### Material for the task
------------
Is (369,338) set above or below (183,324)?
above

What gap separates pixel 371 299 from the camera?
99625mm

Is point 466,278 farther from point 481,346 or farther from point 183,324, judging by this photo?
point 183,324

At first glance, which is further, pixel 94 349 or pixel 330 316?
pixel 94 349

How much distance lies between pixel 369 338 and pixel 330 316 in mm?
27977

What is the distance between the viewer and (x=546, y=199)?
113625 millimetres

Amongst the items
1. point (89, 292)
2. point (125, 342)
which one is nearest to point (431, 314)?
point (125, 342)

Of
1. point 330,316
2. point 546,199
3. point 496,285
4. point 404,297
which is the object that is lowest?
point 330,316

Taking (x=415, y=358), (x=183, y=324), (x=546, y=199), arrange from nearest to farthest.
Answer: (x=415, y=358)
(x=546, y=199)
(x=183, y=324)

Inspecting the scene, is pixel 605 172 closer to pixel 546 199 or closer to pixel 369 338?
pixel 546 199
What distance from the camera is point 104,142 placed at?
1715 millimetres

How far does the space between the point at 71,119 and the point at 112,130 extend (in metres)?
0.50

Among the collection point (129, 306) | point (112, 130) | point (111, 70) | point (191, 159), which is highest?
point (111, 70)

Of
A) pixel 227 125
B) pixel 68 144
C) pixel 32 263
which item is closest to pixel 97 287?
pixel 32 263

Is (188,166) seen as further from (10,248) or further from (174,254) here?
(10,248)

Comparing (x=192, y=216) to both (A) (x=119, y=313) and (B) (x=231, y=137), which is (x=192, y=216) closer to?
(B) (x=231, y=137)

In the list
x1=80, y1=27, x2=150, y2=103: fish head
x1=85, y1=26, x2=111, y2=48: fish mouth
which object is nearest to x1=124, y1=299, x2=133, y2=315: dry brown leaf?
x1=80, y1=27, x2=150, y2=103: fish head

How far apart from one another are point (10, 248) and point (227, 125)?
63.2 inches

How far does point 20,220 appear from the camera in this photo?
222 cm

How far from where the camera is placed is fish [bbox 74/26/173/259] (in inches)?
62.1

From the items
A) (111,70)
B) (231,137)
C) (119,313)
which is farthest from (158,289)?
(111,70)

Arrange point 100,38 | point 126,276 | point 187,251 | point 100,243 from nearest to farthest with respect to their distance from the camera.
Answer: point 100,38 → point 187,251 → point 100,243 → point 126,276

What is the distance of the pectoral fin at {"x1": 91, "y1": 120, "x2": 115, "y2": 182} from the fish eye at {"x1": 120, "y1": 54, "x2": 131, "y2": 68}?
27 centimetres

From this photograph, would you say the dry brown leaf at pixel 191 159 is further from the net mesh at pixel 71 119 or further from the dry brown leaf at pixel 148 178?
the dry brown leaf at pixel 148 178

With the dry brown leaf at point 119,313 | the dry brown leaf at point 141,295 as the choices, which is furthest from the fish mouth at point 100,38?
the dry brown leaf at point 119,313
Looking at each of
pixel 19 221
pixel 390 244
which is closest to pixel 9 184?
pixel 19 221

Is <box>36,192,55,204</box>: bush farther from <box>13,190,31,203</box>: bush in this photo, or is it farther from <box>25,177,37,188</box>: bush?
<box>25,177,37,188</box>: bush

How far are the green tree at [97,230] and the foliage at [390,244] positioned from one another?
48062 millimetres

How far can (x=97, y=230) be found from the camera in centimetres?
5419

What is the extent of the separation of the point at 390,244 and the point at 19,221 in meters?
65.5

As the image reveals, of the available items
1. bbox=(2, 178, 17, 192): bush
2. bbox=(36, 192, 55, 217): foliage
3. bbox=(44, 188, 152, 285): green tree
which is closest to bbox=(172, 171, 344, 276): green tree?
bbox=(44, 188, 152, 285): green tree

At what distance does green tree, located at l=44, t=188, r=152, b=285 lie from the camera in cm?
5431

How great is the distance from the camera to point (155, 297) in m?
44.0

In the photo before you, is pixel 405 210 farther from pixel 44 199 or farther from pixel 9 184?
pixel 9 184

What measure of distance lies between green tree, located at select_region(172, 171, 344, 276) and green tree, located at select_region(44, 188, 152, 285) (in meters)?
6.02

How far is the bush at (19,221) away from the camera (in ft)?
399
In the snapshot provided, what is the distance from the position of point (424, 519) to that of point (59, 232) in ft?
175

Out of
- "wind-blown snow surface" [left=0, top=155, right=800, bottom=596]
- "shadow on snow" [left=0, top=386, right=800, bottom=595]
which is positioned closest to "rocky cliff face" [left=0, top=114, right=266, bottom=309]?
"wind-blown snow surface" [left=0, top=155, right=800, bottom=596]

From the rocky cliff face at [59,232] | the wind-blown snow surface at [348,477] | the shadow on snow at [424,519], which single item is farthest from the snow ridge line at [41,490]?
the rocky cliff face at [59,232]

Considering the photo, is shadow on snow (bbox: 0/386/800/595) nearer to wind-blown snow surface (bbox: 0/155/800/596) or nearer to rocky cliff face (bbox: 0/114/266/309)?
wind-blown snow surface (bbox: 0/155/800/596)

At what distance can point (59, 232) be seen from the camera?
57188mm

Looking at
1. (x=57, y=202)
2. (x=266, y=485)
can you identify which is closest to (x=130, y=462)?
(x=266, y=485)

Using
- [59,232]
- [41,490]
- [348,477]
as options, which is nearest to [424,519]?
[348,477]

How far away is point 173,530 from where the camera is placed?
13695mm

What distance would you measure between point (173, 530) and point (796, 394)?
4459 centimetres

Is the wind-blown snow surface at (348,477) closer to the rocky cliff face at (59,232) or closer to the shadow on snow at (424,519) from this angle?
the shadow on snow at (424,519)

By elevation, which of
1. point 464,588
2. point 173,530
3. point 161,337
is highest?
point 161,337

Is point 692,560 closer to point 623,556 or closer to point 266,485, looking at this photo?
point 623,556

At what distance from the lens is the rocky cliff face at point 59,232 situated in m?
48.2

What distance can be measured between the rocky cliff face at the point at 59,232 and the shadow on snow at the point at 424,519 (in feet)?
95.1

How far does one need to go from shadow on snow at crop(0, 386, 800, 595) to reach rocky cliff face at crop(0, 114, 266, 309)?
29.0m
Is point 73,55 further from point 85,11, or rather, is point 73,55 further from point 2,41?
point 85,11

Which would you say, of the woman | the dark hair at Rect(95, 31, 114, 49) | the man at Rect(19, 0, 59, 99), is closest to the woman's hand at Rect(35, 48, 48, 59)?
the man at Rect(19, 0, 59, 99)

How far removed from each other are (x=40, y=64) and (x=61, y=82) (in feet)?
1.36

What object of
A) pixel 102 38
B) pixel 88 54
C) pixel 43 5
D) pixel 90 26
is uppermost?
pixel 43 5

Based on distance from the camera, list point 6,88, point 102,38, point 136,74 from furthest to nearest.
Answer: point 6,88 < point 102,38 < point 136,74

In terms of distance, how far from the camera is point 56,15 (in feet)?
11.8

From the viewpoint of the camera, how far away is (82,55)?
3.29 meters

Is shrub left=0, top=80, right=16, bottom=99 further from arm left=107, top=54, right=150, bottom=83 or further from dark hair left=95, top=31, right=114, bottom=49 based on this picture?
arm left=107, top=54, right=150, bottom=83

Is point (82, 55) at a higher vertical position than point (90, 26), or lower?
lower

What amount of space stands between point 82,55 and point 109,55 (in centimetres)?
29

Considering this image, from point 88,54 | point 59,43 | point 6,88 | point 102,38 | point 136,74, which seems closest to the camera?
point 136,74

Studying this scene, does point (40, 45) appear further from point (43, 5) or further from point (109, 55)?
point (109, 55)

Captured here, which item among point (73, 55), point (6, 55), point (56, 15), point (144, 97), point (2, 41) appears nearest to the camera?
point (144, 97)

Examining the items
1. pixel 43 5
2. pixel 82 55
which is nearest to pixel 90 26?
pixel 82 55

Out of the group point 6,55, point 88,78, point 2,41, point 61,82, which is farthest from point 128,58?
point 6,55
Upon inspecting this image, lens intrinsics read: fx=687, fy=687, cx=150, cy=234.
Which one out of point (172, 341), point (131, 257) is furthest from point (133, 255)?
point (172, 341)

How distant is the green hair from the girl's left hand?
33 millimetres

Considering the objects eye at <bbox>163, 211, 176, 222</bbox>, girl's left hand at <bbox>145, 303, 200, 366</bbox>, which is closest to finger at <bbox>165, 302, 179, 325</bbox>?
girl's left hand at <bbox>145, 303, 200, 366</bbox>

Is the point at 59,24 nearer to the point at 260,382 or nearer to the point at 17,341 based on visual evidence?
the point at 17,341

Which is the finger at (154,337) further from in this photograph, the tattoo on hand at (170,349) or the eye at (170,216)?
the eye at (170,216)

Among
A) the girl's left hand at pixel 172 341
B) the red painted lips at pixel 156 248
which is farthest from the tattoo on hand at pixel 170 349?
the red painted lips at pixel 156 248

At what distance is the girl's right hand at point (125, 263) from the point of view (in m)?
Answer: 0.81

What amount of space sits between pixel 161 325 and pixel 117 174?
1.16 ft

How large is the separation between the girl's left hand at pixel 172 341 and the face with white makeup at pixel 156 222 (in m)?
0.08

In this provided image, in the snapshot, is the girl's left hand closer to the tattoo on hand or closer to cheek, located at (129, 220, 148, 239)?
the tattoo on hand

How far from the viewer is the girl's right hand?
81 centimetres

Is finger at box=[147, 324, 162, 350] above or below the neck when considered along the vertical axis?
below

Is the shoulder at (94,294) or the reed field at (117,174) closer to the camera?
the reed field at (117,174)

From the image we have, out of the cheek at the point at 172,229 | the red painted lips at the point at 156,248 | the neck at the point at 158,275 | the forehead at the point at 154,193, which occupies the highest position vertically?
------------
### Written request
Can you print, unchanged, the lines of the material above that run from the one containing "From the items" through the one containing "27 centimetres", both of those lines included and nothing else?

### Solution for this exercise
From the items
A) (111,70)
B) (231,137)
C) (119,313)
which is farthest from (158,289)?
(111,70)

Arrange point 100,38 | point 126,276 | point 187,251 | point 100,243 from nearest to farthest with respect to their distance from the camera.
Answer: point 100,38 → point 187,251 → point 100,243 → point 126,276

What is the distance of the pectoral fin at {"x1": 91, "y1": 120, "x2": 115, "y2": 182} from the fish eye at {"x1": 120, "y1": 54, "x2": 131, "y2": 68}?
27 centimetres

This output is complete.